Paul's sculptures are born out of a desire to capture a creature in an 'instance in time'. Often inspired by his time on the riverbank, these snapshots seek to reproduce every motion, character, and aspect of the fish at a precise moment. To do this, a sculpture is first drawn, and redrawn, on paper. This image is then crafted into a physical model, sculpted out of clay over the course of several weeks. Following the creation of a clay model, it is then time to cast the fish in bronze using the 'Lost Wax' casting process.
"Before a brief description of the Lost Wax process used to founder my fish is given, I would first like to acknowledge and offer sincere thanks to all those at the Castle Fine Arts Foundry. Without the discerning skills, patience, and attention to detail of those at the foundry, the ultimate transition from clay to bronze would not be possible" - Paul Dady
Through the Lost Wax casting process, Paul's sculptures are created using the same techniques and methods employed for over six thousand years. Evidence of the casting of metals using the Lost Wax process have been discovered in the Middle East dating from as early as 4500 BC. Whilst advancements in the materials used have been made since that time, the process itself still remains unaltered.

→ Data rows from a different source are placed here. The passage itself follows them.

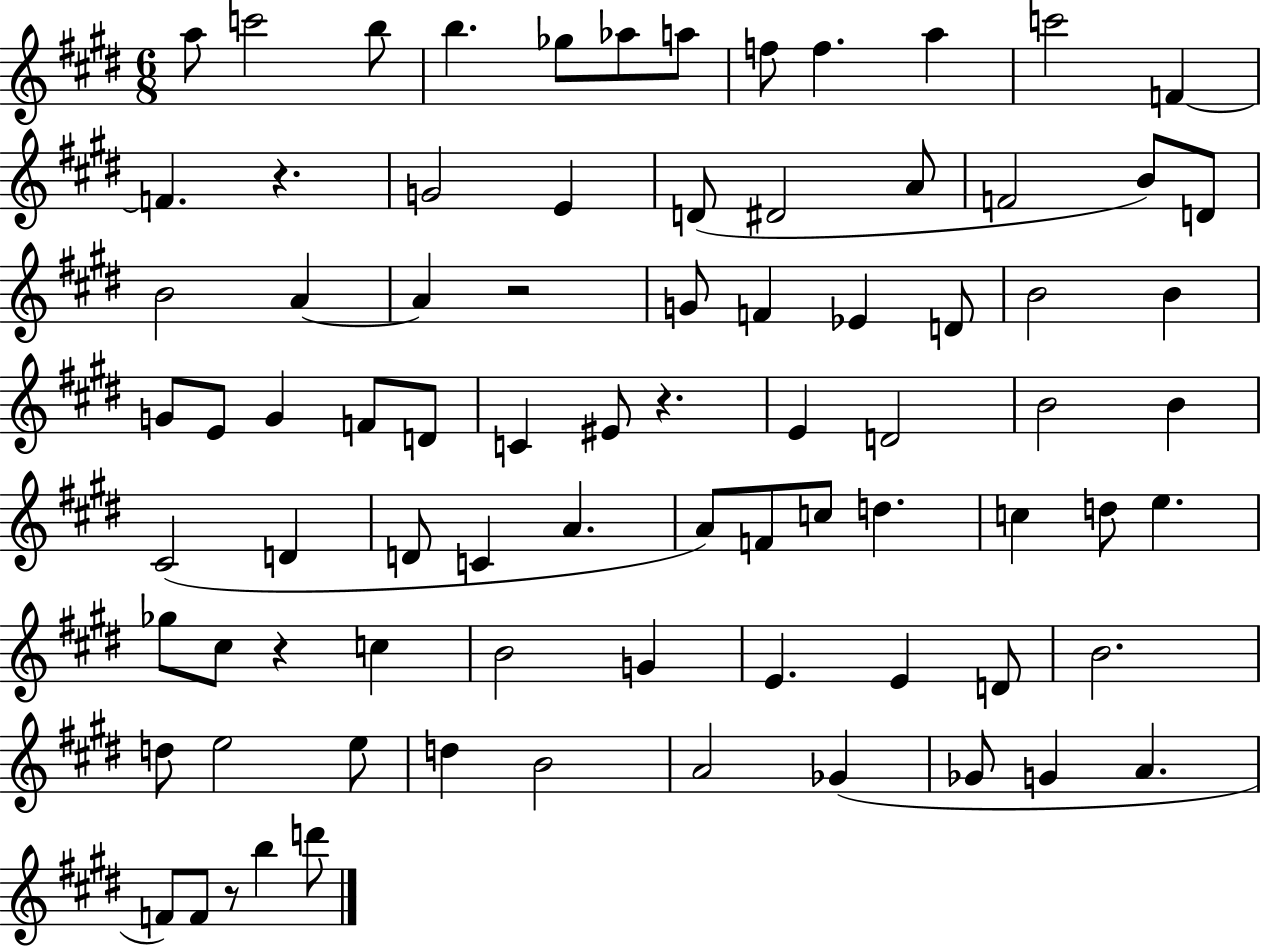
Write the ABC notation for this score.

X:1
T:Untitled
M:6/8
L:1/4
K:E
a/2 c'2 b/2 b _g/2 _a/2 a/2 f/2 f a c'2 F F z G2 E D/2 ^D2 A/2 F2 B/2 D/2 B2 A A z2 G/2 F _E D/2 B2 B G/2 E/2 G F/2 D/2 C ^E/2 z E D2 B2 B ^C2 D D/2 C A A/2 F/2 c/2 d c d/2 e _g/2 ^c/2 z c B2 G E E D/2 B2 d/2 e2 e/2 d B2 A2 _G _G/2 G A F/2 F/2 z/2 b d'/2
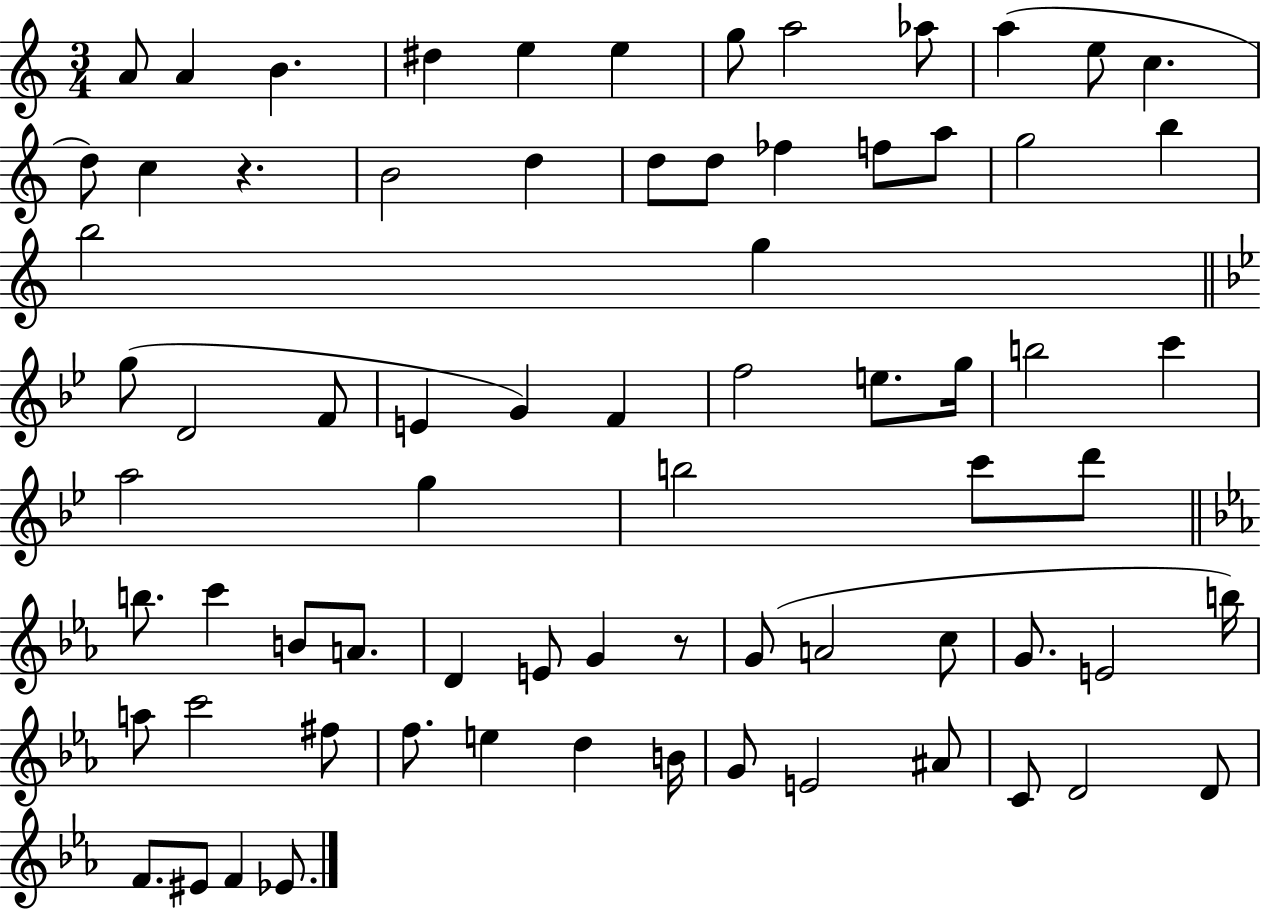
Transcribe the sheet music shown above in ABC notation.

X:1
T:Untitled
M:3/4
L:1/4
K:C
A/2 A B ^d e e g/2 a2 _a/2 a e/2 c d/2 c z B2 d d/2 d/2 _f f/2 a/2 g2 b b2 g g/2 D2 F/2 E G F f2 e/2 g/4 b2 c' a2 g b2 c'/2 d'/2 b/2 c' B/2 A/2 D E/2 G z/2 G/2 A2 c/2 G/2 E2 b/4 a/2 c'2 ^f/2 f/2 e d B/4 G/2 E2 ^A/2 C/2 D2 D/2 F/2 ^E/2 F _E/2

From the Artist’s original sculpture, in this case created in clay, a silicone mould is taken. For sculptures such as Paul's, which are often too complex to be conducive to an even investment (flow) of bronze, then various aspects of the work may be detached from the original and moulded separately to be reattached at a later point.
After removal of the original clay work, molten wax is then poured into the silicone mould. The wax is left to harden. The silicon mould is then removed leaving an exact wax replica of the original pieces.
At this point numerous ducts known as sprues, are added at key places on the wax, to allow both a clean draining of the wax, and later an unchecked flow of bronze (investment) in the final casting. The wax replica including the sprues, are then coated in several seperate layers of ceramic until a thick cast is formed, at which point it is then left to harden.
Once hardened, the ceramic is heated to melt and drain the wax from the cast through the sprues (thus giving the Lost Wax process its name). This leaves a hollow shell of hardened ceramic which once heated and protected, will be able to take the molten bronze. As the bronze is poured, trapped air and gasses escape through the sprues, allowing the bronze to flow unhindered into all parts of the shell.
After the bronze has cooled and hardened, the ceramic is struck away to reveal the final bronze sculpture. At this point the components are skillfully reassembled, joints are meticulously aligned, fixed, and chased and any founding blemishes amended.
The exact facsimile of the artist’s original work in bronze can then be patinated. This is achieved by the skillful acceleration of the naturally occurring process of oxidation, done by the repeated application of selective acids and heat. Once the desired finish is achieved, the effect is sealed and enhanced with a final coating of wax which provides a depth and richness to the finish.